The first question asked what experiences the candidates had managing a dynamic group of people and how their experiences will help them in their role.
Kruszewski said that he knows what it means to be both in a group and as a part of a team because of his membership in his fraternity, Delta Sigma Phi, and he knows how to lead because he runs his own company.
“I understand what it’s like to be working on a project – not overseeing it, but working on it,” he said. “I feel like I really understand both ends of creating it and overseeing it.”
Patel said that he has leadership experience from his role in his temple community, which is an international organization, because he is currently on the national board and has many responsibilities, including communicating and collaborating with people from across the world.
He said that what he does in the organization is essentially the same thing they would like to do in the SGA – align resources with what the SGA provides students to maximize potential.
The next question asked the candidates to describe how the pair balances each other out and how their team dynamic will benefit the SGA.
Patel said that his relationship with Wenrick is unique in the way they want to get things done.
“She’s definitely the activator and I’m the executor,” he said. “I feel like that’s a perfect relationship.”
Patel also said that he and Wenrick get along really well because it’s not just about work, it’s about having fun and enjoying what you’re doing.
“If we don’t enjoy what we’re doing as a team, then no one else in the GA is going to enjoy what they’re doing,” he said. “That’s the beauty of this relationship – we know how to have fun and we know how to get work done and that’s what the students need.”
Kruszewski said that he and Walker offset each other because she’s a very upbeat person and on-paper driven, whereas he is very relationship driven.
Then the candidates were asked how they will support each member of the SGA so that they can be as productive as possible.
Patel said that he is big on making people smile and that making sure the board is always smiling and having fun will be one of his main initiatives.
“I love that,” he said. “It’s my motive, it’s why I live, it’s who I am.”
He also said that he wants to communicate that every member is as valuable as an executive board member.
“Our goal is to be their servants and to be their servants of change,” Patel said.
Kruszewski said that within the SGA committees there are people who would like to take on a bigger workload, so they would like to uncover those people and delegate more responsibility to them.
He also said that one of the most important things they want to stress is that they want roles to fit members and not force members to fit roles.
“I think that’s the main problem with why people feel like they’re experiencing such a high workload,” Kruszewski said.
The debate was then opened to questions from the audience, with the first question asking what the candidates’ main goals as president were.
Wenrick said that another goal of hers was to make sure students feel that they’re welcome on Gannon’s campus.

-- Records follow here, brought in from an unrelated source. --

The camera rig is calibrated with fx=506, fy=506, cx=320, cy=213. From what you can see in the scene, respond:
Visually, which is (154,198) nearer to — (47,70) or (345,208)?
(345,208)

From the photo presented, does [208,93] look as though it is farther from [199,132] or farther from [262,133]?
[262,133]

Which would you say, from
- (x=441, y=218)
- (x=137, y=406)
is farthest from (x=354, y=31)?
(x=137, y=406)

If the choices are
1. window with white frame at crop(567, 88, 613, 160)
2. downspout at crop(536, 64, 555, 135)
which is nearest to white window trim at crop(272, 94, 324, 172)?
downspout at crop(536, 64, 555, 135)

She also said that she wants to encourage students on campus to interact with others.
“If I’m not chosen as president, I’m still going to run for executive board,” Wenrick said. “If I don’t get chosen for executive board, I’m still going to run for representative. I’m still going to take on those roles because I love SGA.”
Walker said that if she isn’t elected as president, she will also still be committed to SGA.
“What I really want to accomplish this year is that I want every single person, every club that we oversee, every student that is on our campus and has their own concerns, I want them to feel empowered,” she said. “I want them to know that they have the skills, they have the potential to achieve anything.”